> Fragmento fuente
────────────────────
No, yo no soy Humbert Humbert
G. Cabrera Infante
Lolita es sin duda la más famosa novela publicada en la segunda mitad del siglo XX. Aun el título ha sido transmutado por su autor, Vladimir Nabokov, de nombre propio en adjetivo impropio: Lolita, ya no más Dolores o Lola o Loló, no es un nombre de mujer sino adjetivo de niña: una niña impúber canalla que ofende con su encanto. La parodia de Darío no es de Nabokov pero sí el juego de nombres con que comienza su libro, libelo de un aspirante a amante primero y luego suicida que juega no a la ruleta rusa sino a escritor de las memorias de un viudo blanco, que comete todas las transgresiones: mentiroso marido, ingenioso incestuoso y paidófilo que no llega a pedófilo porque el español peca de eufemismos.
────────────────────
> Problema planteado 1
Responde, a partir del ensayo sobre Lolita:
(a) ¿Quién es el autor de la novela?
(b) ¿En qué parte del siglo XX se publicó?
(c) ¿A qué juego no juega el aspirante a amante?
> Problema planteado 2
Indica si cada afirmación concuerda con el ensayo sobre Lolita. Responde sí o no y cita las palabras del texto que lo deciden.
(a) La parodia de Darío es obra de Nabokov.
(b) Lolita ha pasado a ser un adjetivo de niña.
(c) El español peca de eufemismos.
> Problema planteado 3
Reanuda el ensayo sobre Lolita a partir de su última frase.
El material que aparece a continuación no es necesario.
────────────────────
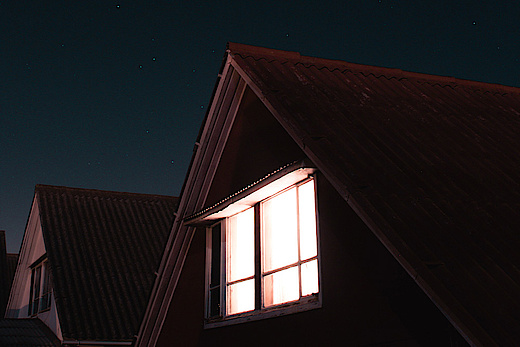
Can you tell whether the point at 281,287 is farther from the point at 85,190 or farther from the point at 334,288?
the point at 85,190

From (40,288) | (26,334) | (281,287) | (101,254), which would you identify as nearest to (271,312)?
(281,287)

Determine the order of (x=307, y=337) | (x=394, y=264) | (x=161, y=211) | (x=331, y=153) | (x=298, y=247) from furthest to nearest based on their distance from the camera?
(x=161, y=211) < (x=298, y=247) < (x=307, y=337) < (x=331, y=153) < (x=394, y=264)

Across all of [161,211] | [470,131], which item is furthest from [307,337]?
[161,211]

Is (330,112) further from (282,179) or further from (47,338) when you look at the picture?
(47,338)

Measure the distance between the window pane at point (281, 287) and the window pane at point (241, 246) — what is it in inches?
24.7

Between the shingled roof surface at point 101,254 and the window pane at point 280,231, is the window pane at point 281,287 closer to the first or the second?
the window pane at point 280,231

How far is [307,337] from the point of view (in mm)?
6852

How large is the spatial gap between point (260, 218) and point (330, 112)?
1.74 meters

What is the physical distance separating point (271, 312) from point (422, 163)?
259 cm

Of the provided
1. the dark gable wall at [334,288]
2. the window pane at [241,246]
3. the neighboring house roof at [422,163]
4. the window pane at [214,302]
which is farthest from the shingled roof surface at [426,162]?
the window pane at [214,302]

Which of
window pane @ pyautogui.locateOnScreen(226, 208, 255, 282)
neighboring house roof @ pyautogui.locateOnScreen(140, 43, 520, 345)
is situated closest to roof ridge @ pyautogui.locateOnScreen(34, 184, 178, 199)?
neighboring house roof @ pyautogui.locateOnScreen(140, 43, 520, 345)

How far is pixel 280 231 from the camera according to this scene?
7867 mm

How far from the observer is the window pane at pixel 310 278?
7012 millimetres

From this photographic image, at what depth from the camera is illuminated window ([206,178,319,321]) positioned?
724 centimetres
────────────────────
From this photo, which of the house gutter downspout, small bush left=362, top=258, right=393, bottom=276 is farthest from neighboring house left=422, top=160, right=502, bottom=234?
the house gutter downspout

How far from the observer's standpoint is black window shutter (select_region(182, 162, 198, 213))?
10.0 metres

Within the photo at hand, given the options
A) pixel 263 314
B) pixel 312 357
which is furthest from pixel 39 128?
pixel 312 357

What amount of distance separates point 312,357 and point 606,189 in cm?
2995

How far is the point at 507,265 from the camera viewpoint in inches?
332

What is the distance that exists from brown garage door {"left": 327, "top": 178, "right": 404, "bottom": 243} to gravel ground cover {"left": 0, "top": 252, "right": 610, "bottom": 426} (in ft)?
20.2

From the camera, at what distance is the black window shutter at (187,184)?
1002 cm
────────────────────
> Respuesta correcta 1
(a) Vladimir Nabokov.
(b) En la segunda mitad del siglo XX.
(c) A la ruleta rusa.

> Respuesta correcta 2
(a) No: "La parodia de Darío no es de Nabokov".
(b) Sí: "no es un nombre de mujer sino adjetivo de niña".
(c) Sí: "porque el español peca de eufemismos".

> Respuesta correcta 3
Nuestro narrador, en tercera persona ahora, es tan escabroso como su sucesor pero, ay, no tan sabroso. “Hay que contar con un criminal para conseguir un estilo fantasioso”, declara Humbert Humbert ya en la primera página de Lolita. H.H. fue siempre cómico: al casarse con la viuda Haze, al enviudar por teléfono, al fugarse con Lolita Haze y, por supuesto, al liquidar al mentido robador de esa Lolita que, al revés de Alicia a través, lo prueba todo y no ignora nada. Ese plagiario (originalmente aquel que roba críos, no textos) muere porque Humbert Humbert lo aniquila “con una de esas lentas, chapuceras, ciegas balas mías”. Ese melodrama no existe en la ur-Lolita, ahora llamada, según el grado de intimidad con su autor, “El mago”, “El hechicero” o “El encantador”, que se acaba de traducir al español y publicado con algo de asombro y mucho de mito. “El hechicero” (con hache), escrito en Francia probablemente en 1939, ve la luz que lo trajera al blanco día exactamente diez años después que la “postrera sombra” se llevara a su autor, el mismo Nabokov, sí, que ganó fama y fortuna con Lolita, aunque nunca hubiera ganado nada de publicar este libro entonces. O siquiera cuando publicó Lolita. Al malo nunca le tocan malos tiempos en que vivir. Además, hay libros con magia (Lolita por ejemplo) y hay otros que no tienen ninguna, a pesar del autor y del editor. “El hechicero” está más bien entre los magos de salón, aquellos que sacuden su chistera y salen volando papelitos de colores en vez de mariposas. Ahora de este sombrero de copa raído vuelan simplemente polillas a la luz.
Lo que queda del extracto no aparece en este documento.